Dec. 13 (Bloomberg) -- Oil options volatility fell as underlying futures rose the most in almost four weeks on speculation there may be a supply disruption.
Implied volatility for at-the-money options expiring in January, a measure of expected swings in futures and a gauge of options prices, declined to 35.1 at 2 p.m. in New York from 36.8 yesterday. Futures rose on a report that Iran will hold drills to close the Strait of Hormuz, a bottleneck for oil exports from the Persian Gulf.
The most active options contracts in electronic trading today were February $85 puts, with 3,040 lots changing hands as of 2:12 p.m. in New York. The options fell 34 cents to 61 cents a barrel. January $95 puts traded 2,508 lots, dropping 37 cents to 11 cents. One contract covers 1,000 barrels of crude.
Oil for January delivery was up $2.39, or 2.4 percent, to $100.16 a barrel at 1:56 p.m. on the New York Mercantile Exchange, heading for the biggest gain since Nov. 16.

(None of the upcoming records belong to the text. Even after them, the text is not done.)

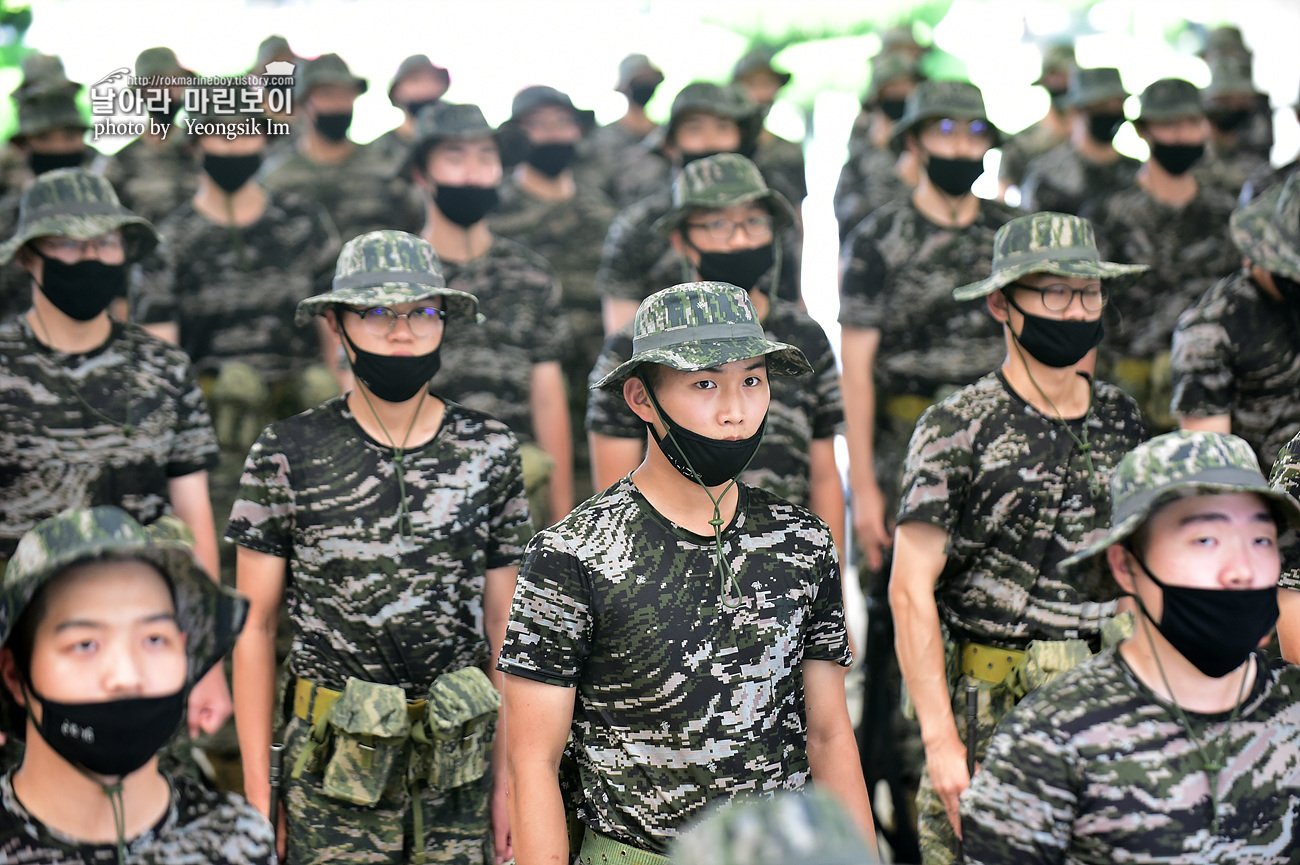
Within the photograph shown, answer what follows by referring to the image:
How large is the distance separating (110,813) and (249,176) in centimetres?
422

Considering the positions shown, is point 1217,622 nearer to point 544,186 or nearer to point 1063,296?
point 1063,296

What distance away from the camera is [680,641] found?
2.91m

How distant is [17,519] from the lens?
4418 millimetres

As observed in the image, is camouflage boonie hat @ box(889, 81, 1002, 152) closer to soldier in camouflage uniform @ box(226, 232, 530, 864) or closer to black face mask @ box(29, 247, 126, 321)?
soldier in camouflage uniform @ box(226, 232, 530, 864)

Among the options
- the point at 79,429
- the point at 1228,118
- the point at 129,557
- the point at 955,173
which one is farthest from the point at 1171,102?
the point at 129,557

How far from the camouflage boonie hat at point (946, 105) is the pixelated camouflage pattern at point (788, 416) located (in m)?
1.71

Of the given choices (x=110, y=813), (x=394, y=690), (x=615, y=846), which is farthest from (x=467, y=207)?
(x=110, y=813)

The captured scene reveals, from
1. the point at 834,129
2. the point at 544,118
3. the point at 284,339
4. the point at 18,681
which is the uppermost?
the point at 834,129

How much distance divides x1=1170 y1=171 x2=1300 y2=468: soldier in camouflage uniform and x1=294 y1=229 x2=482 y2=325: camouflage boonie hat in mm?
2519

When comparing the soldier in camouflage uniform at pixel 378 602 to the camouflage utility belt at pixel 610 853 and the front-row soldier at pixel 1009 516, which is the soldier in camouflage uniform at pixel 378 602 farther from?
the front-row soldier at pixel 1009 516

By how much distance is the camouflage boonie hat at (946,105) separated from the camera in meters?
6.01

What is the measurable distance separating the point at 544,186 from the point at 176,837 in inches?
224

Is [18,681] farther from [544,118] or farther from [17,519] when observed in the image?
[544,118]

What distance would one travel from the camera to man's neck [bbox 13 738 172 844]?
2.28 m
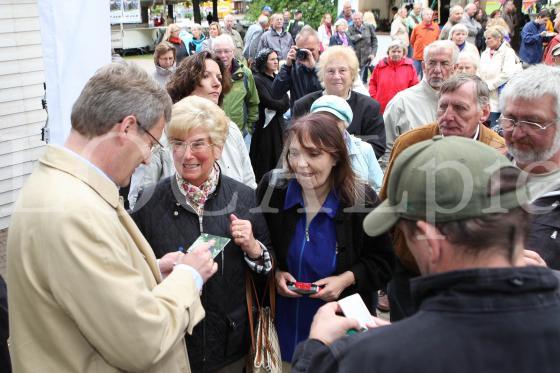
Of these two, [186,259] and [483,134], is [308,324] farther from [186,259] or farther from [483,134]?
[483,134]

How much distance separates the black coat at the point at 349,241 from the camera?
260 cm

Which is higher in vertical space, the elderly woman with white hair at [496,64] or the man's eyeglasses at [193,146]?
the elderly woman with white hair at [496,64]

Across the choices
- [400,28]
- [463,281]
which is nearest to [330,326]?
[463,281]

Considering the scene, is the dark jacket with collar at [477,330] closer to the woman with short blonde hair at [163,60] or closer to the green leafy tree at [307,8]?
the woman with short blonde hair at [163,60]

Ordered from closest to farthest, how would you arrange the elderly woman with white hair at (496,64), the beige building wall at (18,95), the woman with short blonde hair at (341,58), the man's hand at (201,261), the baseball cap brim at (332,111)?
the man's hand at (201,261) < the baseball cap brim at (332,111) < the woman with short blonde hair at (341,58) < the beige building wall at (18,95) < the elderly woman with white hair at (496,64)

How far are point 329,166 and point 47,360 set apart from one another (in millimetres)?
1511

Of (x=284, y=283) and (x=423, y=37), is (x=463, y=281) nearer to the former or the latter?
(x=284, y=283)

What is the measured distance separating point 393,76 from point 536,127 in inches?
180

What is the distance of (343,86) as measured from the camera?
460cm

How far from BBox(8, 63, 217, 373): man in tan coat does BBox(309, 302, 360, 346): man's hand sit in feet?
1.50

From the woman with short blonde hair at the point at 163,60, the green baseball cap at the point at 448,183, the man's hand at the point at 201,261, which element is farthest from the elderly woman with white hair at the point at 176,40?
the green baseball cap at the point at 448,183

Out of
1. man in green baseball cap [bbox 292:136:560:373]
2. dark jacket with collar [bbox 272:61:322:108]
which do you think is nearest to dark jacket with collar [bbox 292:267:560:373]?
man in green baseball cap [bbox 292:136:560:373]

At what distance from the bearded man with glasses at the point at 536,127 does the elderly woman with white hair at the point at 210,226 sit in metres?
1.25

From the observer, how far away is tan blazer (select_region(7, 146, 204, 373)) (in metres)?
1.55
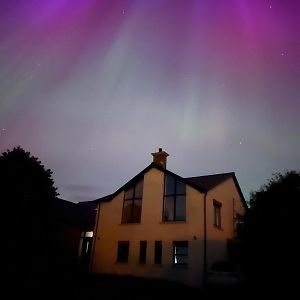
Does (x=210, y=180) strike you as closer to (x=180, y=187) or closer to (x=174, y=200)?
(x=180, y=187)

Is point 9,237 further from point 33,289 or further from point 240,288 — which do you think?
point 240,288

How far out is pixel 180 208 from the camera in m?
27.9

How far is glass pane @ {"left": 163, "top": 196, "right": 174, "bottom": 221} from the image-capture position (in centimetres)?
2808

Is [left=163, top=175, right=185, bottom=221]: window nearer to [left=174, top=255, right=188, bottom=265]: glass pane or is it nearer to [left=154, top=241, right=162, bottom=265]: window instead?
[left=154, top=241, right=162, bottom=265]: window

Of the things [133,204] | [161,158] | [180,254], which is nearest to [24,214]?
[133,204]

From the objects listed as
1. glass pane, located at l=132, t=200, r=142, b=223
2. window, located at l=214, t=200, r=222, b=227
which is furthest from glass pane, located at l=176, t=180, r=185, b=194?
glass pane, located at l=132, t=200, r=142, b=223

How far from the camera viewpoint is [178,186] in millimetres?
28656

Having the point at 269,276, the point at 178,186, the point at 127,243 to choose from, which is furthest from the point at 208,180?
the point at 269,276

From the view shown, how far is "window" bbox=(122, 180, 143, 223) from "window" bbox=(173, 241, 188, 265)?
176 inches

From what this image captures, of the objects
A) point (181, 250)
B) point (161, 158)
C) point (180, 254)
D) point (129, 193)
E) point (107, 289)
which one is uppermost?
point (161, 158)

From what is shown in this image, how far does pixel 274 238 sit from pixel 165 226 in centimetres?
1094

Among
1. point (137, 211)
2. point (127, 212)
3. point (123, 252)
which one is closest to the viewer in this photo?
point (123, 252)

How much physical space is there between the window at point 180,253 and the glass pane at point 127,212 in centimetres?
521

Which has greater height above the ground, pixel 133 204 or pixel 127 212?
pixel 133 204
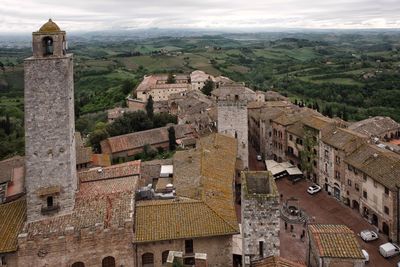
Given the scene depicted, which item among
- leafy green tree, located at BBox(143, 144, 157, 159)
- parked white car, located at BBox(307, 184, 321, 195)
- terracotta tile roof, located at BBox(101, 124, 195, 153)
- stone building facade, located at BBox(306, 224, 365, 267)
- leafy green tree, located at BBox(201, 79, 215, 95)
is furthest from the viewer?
leafy green tree, located at BBox(201, 79, 215, 95)

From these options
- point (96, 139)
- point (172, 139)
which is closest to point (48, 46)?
point (172, 139)

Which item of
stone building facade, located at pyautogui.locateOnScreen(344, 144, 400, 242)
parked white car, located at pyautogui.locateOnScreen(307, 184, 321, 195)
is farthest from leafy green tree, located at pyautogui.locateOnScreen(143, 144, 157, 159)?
stone building facade, located at pyautogui.locateOnScreen(344, 144, 400, 242)

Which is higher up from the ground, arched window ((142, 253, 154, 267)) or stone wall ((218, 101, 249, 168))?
stone wall ((218, 101, 249, 168))

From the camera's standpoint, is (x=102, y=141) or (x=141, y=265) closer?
(x=141, y=265)

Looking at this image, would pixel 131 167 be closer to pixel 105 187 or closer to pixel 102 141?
pixel 105 187

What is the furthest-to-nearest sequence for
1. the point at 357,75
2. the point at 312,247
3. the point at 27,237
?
1. the point at 357,75
2. the point at 27,237
3. the point at 312,247

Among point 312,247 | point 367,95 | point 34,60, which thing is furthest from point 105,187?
point 367,95

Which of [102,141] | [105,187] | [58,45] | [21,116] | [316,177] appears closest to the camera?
[58,45]

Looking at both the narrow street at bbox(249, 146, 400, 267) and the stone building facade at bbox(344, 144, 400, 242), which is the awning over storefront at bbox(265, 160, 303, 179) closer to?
the narrow street at bbox(249, 146, 400, 267)
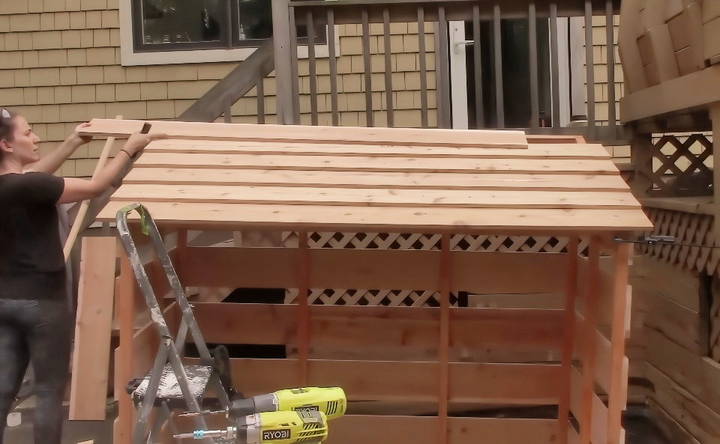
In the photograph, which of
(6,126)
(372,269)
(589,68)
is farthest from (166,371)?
(589,68)

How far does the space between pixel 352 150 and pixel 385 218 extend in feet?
2.30

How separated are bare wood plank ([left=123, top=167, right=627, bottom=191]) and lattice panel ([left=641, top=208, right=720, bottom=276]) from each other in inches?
32.0

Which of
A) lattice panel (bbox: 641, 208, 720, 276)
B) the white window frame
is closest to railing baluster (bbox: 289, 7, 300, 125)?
the white window frame

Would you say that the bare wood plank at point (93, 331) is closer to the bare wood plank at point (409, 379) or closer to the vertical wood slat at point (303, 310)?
the bare wood plank at point (409, 379)

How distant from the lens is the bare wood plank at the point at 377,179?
3.23 meters

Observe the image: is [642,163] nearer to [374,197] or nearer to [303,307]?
[303,307]

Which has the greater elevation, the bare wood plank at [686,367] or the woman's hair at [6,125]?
the woman's hair at [6,125]

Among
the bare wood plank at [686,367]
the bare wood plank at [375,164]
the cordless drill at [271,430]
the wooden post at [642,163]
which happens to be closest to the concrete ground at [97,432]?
the bare wood plank at [686,367]

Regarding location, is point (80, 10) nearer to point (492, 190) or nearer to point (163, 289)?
point (163, 289)

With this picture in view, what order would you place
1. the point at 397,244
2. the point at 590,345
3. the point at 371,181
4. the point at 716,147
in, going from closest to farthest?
the point at 371,181
the point at 590,345
the point at 716,147
the point at 397,244

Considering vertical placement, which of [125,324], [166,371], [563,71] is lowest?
[166,371]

February $130 calls were the most active options traded in the previous session, with 6,185 lots changing hands. They dropped 3 cents to 21 cents a barrel. The next-most active options, February $135 calls, declined 2 cents to 17 cents on volume of 5,808 contracts.
Open interest was highest for December 2012 $150 calls with 38,023 contracts. Next were December 2012 $80 puts with 35,704 contracts and December 2012 $100 calls with 32,766.
The exchange distributes real-time data for electronic trading and releases information the next business day on floor trading, where the bulk of options trading occurs.